Red raspberry leaf tea is an herbal option for cervical effacement. In a retrospective observational study conducted in 1999, while there was not significant difference in time for second and third stage of labour, the "mean time in first stage of labour is also substantially lower in the raspberry leaf group". The data, however, was not proven to be statistically significant.

Warm bath is a common method used by midwives to ease labor pain and also induce labor. In a study conducted in 2019, "cervical dilation increased in all groups (p<.001), as well as the number of uterine contractions increased, mainly in the group that used combined bath and ball and also showed shorter labor time". Safety precautions should be taken to make sure that the water temperature is not too high as it can lead to fetal distress.


Balloon Catheters are catheters that can be inserted into the cervix in the setting of pregnancy to induce labor. Saline is used to inflate the balloon, causing increased pressure to the cervix. This is to imitate the pressure of a fetal head that would be pressing on the cervix during labor, which in turn speeds up the process.

Hygroscopic dilator is a dilator that is inserted into the cervix and expands in size as it absorbs genital tract moisture. They can also be used for early termination of pregnancy.

According to a study conducted in Japan from 2012-2014, the rate of delivery at term seemed to be equivalent between the group that used balloon catheter and that of the hygroscopic dilator.[26]


Amniotomy is a procedure where a hook is inserted into the amniotic membranes to puncture, causing the amniotic fluid to drain from the amniotic sac that holds the fetus. The reason for the surgical procedure could either be for cervical effacement or to look at fetal status as a device can be inserted into the amniotic sac for monitoring. The sign of successful procedure is when the amniotic fluid immediately comes out once the membrane is punctured.
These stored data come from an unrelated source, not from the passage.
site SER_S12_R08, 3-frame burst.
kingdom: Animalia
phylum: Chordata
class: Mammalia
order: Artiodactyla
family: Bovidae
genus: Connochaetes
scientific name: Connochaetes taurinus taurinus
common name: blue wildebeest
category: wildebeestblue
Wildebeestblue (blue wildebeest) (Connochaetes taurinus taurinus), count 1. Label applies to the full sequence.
Certain amniotic fluid colors can indicate fetal distress, which is why it is important for the obstetrician or midwife to check the color.

Membrane stripping, otherwise known as membrane sweeping, is a procedure where the obstetrician inserts a finger into the cervix and moves in a sweeping motion to detach the amniotic membrane from the uterus. It is thought to be different from other procedures in that it is less costly compared to the other. While it may be an inexpensive procedure, it comes with its own risks. Membrane sweeping may rupture the amniotic sac for 1 out of 10 women who get this procedure done, which will then lead for the need to formally induce labor within 24 hours. Membrane sweeping can also be very painful and can cause bleeding and irregular contractions. Membrane sweeping is also not effective for 7 out of the 8 women that get this procedure done.